Instruction: Count the lines of the material below that contain the word "clock". Reply with the number only.

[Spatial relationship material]
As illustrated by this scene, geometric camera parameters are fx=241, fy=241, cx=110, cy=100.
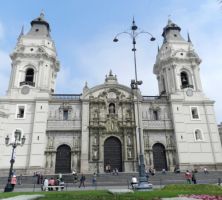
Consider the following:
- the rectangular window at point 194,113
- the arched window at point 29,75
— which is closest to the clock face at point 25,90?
the arched window at point 29,75

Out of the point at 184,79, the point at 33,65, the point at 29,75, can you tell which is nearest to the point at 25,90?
the point at 29,75

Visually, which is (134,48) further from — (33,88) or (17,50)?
(17,50)

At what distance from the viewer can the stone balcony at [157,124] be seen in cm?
3741

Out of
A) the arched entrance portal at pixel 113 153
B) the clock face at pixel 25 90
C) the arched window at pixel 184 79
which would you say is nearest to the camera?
the arched entrance portal at pixel 113 153

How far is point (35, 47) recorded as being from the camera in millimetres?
42094

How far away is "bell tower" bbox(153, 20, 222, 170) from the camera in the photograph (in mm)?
35875

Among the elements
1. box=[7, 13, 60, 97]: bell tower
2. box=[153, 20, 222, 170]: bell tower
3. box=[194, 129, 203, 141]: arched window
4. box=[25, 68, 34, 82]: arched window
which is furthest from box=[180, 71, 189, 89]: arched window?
box=[25, 68, 34, 82]: arched window

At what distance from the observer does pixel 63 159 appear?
34688 mm

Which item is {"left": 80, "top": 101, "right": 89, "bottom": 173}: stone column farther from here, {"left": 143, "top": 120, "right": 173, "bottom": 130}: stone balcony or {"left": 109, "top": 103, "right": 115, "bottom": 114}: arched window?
{"left": 143, "top": 120, "right": 173, "bottom": 130}: stone balcony

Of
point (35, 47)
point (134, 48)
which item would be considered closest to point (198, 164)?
point (134, 48)

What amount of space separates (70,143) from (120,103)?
397 inches

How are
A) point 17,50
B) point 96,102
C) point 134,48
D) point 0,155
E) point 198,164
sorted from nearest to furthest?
point 134,48
point 0,155
point 198,164
point 96,102
point 17,50

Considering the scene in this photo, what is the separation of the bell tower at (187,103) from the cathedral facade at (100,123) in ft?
0.49

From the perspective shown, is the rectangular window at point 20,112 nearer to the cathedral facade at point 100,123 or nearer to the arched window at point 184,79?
the cathedral facade at point 100,123
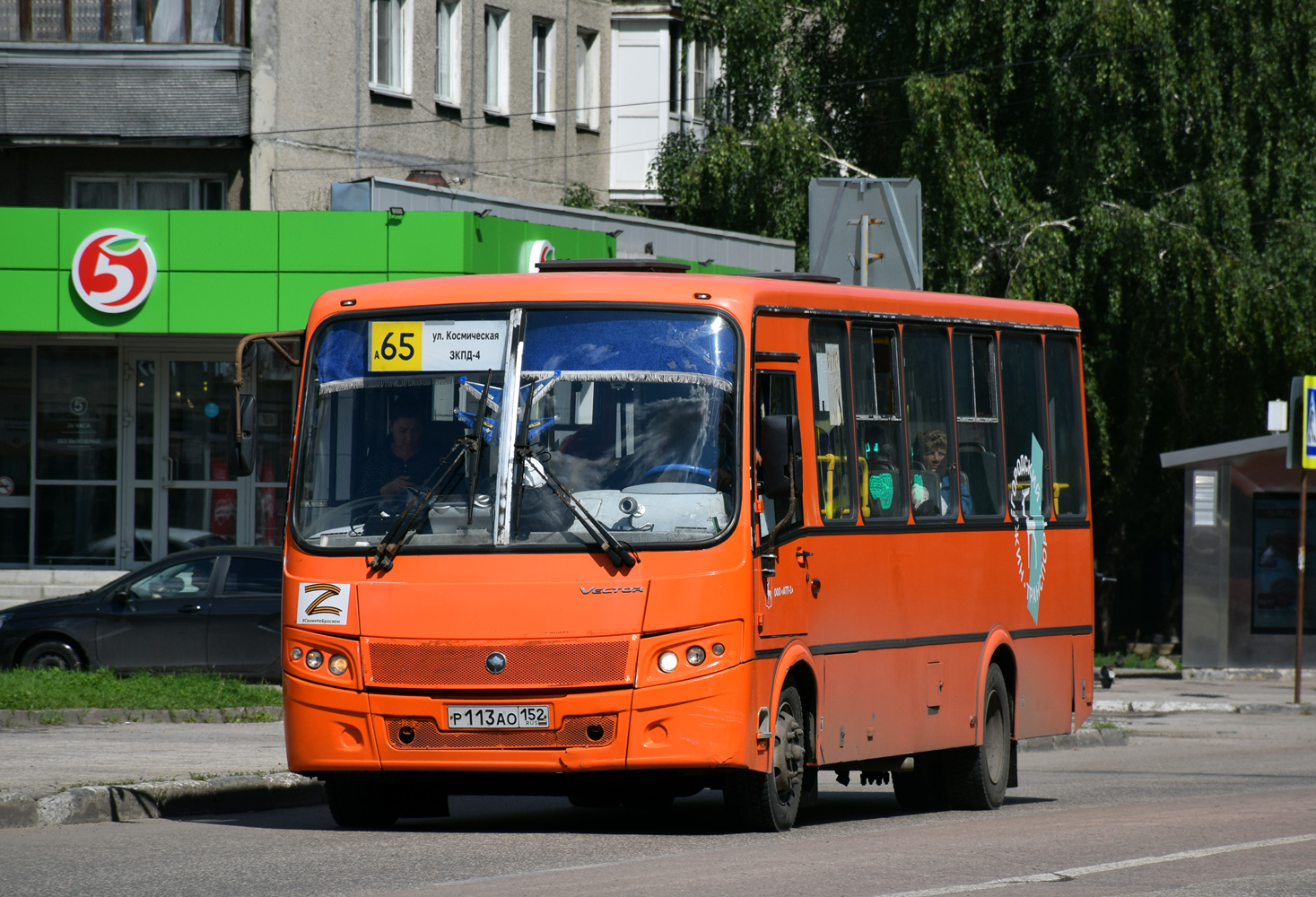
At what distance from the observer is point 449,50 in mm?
32594

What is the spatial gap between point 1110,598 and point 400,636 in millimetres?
28784

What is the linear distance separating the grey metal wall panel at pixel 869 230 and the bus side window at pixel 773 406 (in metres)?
6.94

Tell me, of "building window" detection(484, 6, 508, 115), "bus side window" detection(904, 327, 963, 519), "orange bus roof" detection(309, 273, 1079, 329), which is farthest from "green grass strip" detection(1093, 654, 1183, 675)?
"orange bus roof" detection(309, 273, 1079, 329)

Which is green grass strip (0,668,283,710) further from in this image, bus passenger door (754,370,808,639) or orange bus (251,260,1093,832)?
bus passenger door (754,370,808,639)

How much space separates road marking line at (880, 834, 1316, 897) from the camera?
8.05 metres

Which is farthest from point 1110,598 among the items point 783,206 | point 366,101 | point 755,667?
point 755,667

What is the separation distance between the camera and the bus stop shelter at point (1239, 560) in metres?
27.7

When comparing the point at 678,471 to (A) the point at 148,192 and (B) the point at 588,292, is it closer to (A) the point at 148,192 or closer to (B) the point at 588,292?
(B) the point at 588,292

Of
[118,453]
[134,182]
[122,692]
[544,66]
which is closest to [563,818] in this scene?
[122,692]

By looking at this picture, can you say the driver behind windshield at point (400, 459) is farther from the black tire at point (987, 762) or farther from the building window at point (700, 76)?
the building window at point (700, 76)

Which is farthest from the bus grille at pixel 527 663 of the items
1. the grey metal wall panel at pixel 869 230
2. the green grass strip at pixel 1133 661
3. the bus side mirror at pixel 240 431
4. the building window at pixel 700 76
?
the building window at pixel 700 76

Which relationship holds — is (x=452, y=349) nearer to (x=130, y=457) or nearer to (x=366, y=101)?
(x=130, y=457)

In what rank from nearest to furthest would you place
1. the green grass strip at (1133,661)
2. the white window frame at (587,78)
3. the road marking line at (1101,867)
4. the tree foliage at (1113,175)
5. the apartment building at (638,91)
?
the road marking line at (1101,867) < the tree foliage at (1113,175) < the green grass strip at (1133,661) < the white window frame at (587,78) < the apartment building at (638,91)

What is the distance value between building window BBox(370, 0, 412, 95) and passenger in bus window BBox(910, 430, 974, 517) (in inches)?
772
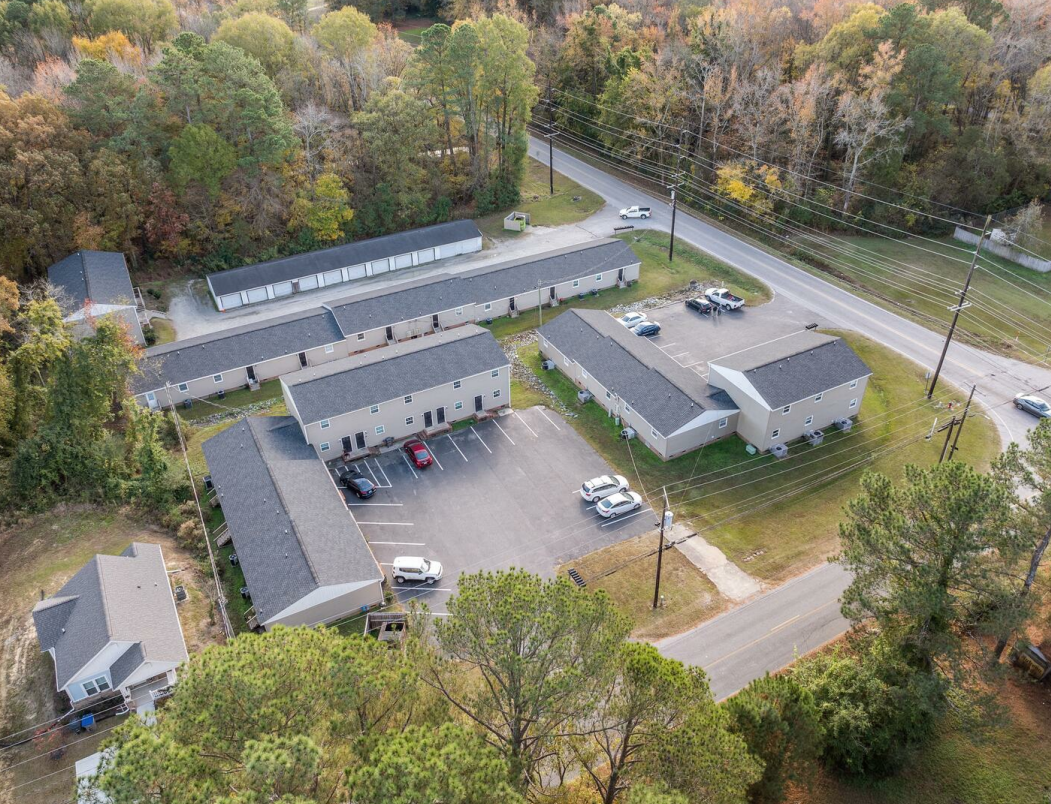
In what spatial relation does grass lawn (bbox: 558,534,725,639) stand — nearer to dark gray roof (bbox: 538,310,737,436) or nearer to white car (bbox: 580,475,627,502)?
white car (bbox: 580,475,627,502)

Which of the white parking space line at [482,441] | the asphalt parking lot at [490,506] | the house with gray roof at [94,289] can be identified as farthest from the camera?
the house with gray roof at [94,289]

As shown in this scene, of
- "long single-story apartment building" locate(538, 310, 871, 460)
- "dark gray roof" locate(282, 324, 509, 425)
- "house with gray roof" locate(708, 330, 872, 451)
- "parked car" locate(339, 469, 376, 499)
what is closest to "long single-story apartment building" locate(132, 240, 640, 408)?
"dark gray roof" locate(282, 324, 509, 425)

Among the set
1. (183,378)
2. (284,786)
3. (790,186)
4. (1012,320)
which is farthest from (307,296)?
(1012,320)

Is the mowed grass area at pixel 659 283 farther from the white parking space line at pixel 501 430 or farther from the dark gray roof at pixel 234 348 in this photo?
the dark gray roof at pixel 234 348

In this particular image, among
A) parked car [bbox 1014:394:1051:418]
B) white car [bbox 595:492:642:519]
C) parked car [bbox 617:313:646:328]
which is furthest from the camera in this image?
parked car [bbox 617:313:646:328]

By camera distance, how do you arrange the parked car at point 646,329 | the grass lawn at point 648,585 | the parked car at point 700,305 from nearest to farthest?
the grass lawn at point 648,585 < the parked car at point 646,329 < the parked car at point 700,305

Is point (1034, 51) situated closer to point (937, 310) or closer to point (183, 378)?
point (937, 310)

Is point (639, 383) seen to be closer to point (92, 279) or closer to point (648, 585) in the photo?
point (648, 585)

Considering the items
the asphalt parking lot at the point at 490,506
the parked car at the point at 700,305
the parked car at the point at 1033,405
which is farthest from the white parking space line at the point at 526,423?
the parked car at the point at 1033,405
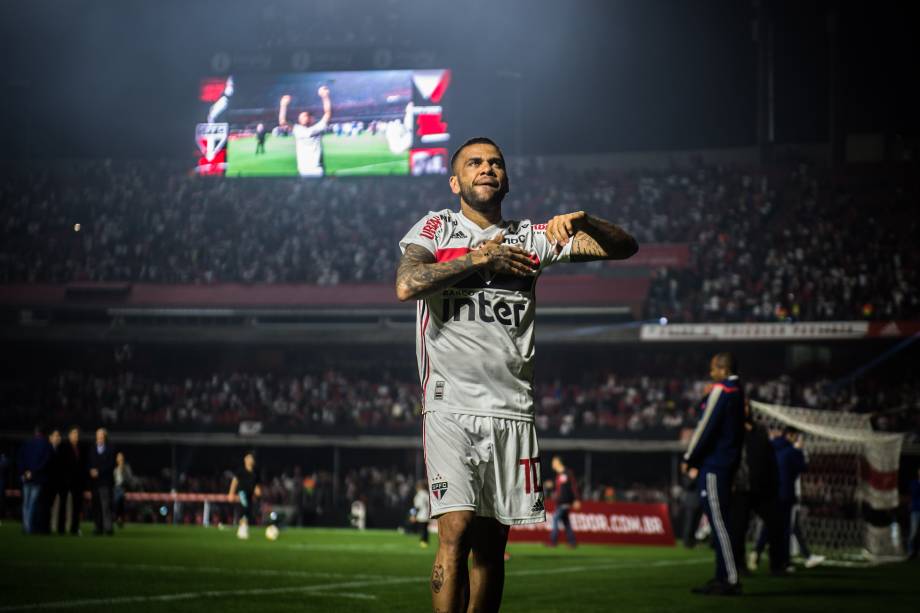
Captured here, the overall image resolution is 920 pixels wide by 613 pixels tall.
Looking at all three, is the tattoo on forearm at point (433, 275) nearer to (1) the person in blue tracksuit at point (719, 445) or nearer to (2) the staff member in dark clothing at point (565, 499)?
(1) the person in blue tracksuit at point (719, 445)

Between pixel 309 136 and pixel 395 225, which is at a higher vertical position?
pixel 309 136

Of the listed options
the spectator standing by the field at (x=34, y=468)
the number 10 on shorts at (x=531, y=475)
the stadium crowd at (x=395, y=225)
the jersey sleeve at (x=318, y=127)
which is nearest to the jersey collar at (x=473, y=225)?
the number 10 on shorts at (x=531, y=475)

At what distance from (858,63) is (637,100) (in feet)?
34.1

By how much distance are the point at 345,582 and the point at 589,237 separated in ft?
24.1

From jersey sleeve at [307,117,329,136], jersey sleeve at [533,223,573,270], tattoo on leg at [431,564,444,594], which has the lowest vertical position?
tattoo on leg at [431,564,444,594]

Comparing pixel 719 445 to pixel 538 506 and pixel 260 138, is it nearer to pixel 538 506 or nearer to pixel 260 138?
pixel 538 506

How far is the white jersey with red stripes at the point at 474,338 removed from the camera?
5324mm

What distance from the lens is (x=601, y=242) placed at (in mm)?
5453

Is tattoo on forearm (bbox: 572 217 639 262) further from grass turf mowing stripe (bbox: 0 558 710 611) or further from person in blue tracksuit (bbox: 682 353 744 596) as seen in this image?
person in blue tracksuit (bbox: 682 353 744 596)

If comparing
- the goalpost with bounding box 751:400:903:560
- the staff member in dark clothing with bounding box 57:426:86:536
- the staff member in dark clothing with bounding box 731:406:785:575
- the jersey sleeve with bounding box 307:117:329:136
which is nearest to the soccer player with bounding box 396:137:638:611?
the staff member in dark clothing with bounding box 731:406:785:575

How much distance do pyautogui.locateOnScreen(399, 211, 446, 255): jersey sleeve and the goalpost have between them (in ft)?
47.4

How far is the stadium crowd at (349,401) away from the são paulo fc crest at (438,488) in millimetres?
34464

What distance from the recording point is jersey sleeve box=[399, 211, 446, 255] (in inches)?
213

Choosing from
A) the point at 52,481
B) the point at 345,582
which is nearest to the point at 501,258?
the point at 345,582
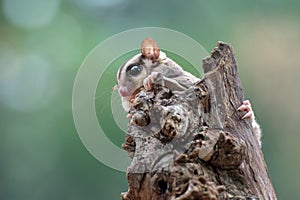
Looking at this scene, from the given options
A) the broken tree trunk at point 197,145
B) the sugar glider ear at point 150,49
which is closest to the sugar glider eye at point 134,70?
the sugar glider ear at point 150,49

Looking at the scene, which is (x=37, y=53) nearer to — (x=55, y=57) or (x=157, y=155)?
(x=55, y=57)

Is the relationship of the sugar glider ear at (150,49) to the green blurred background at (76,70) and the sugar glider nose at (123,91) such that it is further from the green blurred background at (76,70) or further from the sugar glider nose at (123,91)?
the green blurred background at (76,70)

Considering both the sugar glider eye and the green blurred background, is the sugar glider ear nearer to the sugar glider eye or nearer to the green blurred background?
the sugar glider eye

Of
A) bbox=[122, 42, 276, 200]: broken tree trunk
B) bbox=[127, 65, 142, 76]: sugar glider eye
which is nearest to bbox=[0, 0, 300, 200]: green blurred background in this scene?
bbox=[127, 65, 142, 76]: sugar glider eye

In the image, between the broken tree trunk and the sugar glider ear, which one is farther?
the sugar glider ear

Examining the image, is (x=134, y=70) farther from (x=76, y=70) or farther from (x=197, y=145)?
(x=76, y=70)

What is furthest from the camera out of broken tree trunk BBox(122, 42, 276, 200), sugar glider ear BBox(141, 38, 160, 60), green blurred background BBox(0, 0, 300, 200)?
green blurred background BBox(0, 0, 300, 200)
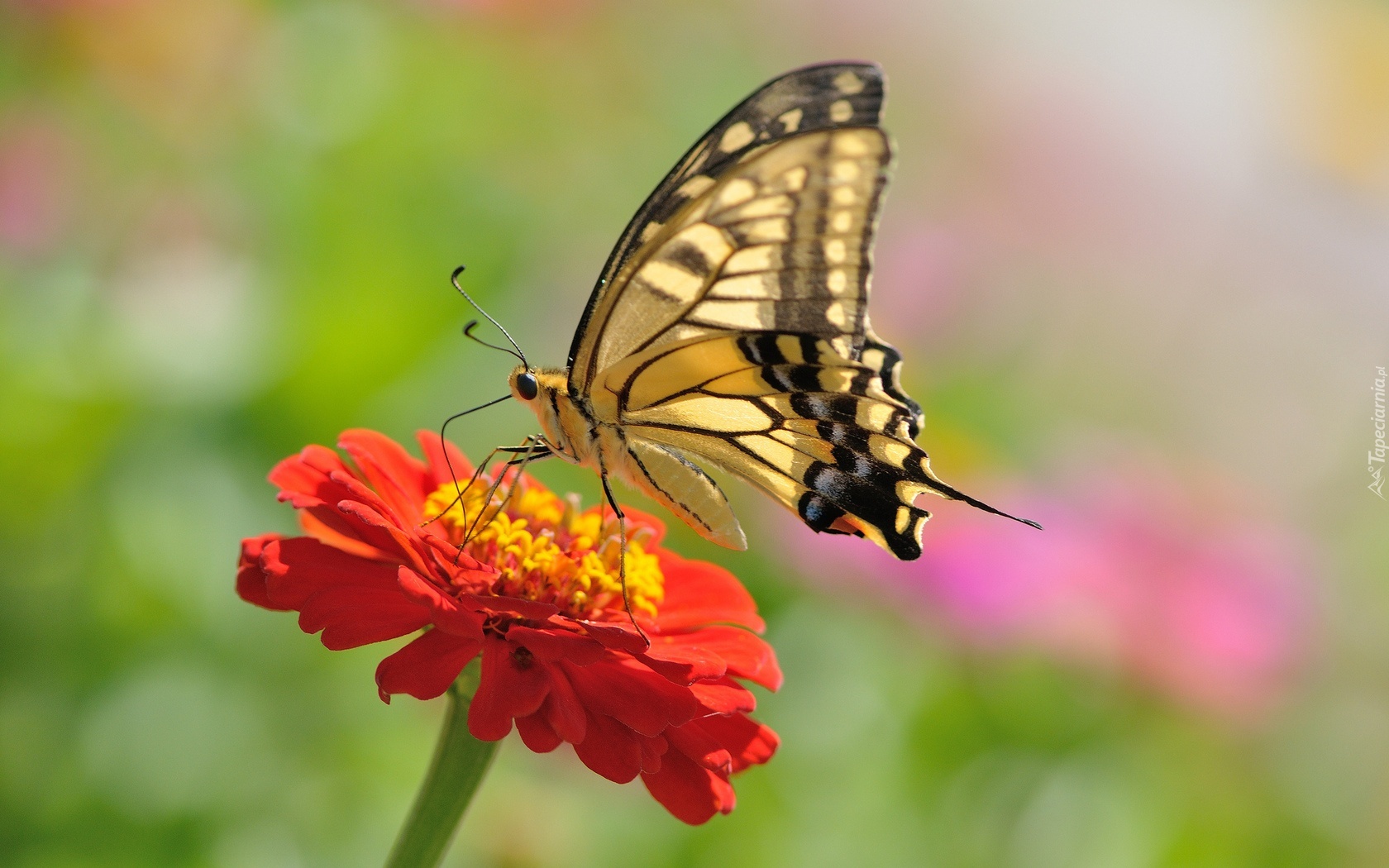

Task output: 2